**Document excerpt**:
** BEGIN **

Optimizing and Profiling During the Samsung Galaxy GameDev-Fortnite Collaboration
Fortnite is the longest-lasting collaborative project undertaken by the Galaxy GameDev team, starting back in February 2018. We worked on Fortnite for over a year with Epic Games, both in Korea and in Cary, North Carolina.
Each game and each game developer needs unique treatment. Each development camp raises different challenges, requires different techniques, and sometimes targets different rendering quality. The issues that are raised and the performance levels that must be reached always vary, so different optimizations need to be applied to each game.
Fortnite is developed directly by Epic Games, which makes it a good test-bed for checking for bugs and performance problems in the latest version of Unreal Engine. Once the optimizations that we applied for Fortnite had been proven to be stable, they could be incorporated into the main Unreal Engine branch for the next release. Unreal Engine already offered some support for game development using Vulkan, but Samsung’s work on UE4 helps game developers to achieve better performance - and this was the main goal of our involvement in the project.

** END **

(Rows from a dataset)

** BEGIN **

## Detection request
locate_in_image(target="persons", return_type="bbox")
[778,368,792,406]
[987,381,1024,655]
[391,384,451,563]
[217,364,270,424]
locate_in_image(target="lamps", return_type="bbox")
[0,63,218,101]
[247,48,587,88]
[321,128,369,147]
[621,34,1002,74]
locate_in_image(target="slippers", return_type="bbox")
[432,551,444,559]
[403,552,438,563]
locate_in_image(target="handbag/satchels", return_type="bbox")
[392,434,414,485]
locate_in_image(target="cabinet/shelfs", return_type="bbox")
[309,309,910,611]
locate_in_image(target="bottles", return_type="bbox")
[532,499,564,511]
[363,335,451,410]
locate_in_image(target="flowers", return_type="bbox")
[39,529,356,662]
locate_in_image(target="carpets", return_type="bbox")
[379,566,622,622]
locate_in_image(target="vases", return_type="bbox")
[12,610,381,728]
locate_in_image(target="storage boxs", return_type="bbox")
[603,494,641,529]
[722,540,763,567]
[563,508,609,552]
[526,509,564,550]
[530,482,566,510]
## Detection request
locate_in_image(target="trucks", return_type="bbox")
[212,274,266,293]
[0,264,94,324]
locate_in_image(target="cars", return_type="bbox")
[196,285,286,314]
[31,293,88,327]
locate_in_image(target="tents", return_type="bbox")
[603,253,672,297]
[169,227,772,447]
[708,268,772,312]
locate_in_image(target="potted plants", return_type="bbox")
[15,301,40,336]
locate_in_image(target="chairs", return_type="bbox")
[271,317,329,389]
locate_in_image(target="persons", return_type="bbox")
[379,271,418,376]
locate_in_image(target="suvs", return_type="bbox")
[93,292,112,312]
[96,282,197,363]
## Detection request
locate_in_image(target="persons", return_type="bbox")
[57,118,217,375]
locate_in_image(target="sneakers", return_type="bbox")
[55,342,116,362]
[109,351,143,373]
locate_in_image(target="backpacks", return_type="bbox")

** END **

**Task list**:
#1 In the Fortnite optimization article, when did the Galaxy GameDev team's work on Fortnite begin?
#2 Echo the stretch of the Fortnite optimization article from "Each game and" through "in the project.".

**Expected results**:
#1 February 2018

#2
Each game and each game developer needs unique treatment. Each development camp raises different challenges, requires different techniques, and sometimes targets different rendering quality. The issues that are raised and the performance levels that must be reached always vary, so different optimizations need to be applied to each game.
Fortnite is developed directly by Epic Games, which makes it a good test-bed for checking for bugs and performance problems in the latest version of Unreal Engine. Once the optimizations that we applied for Fortnite had been proven to be stable, they could be incorporated into the main Unreal Engine branch for the next release. Unreal Engine already offered some support for game development using Vulkan, but Samsung’s work on UE4 helps game developers to achieve better performance - and this was the main goal of our involvement in the project.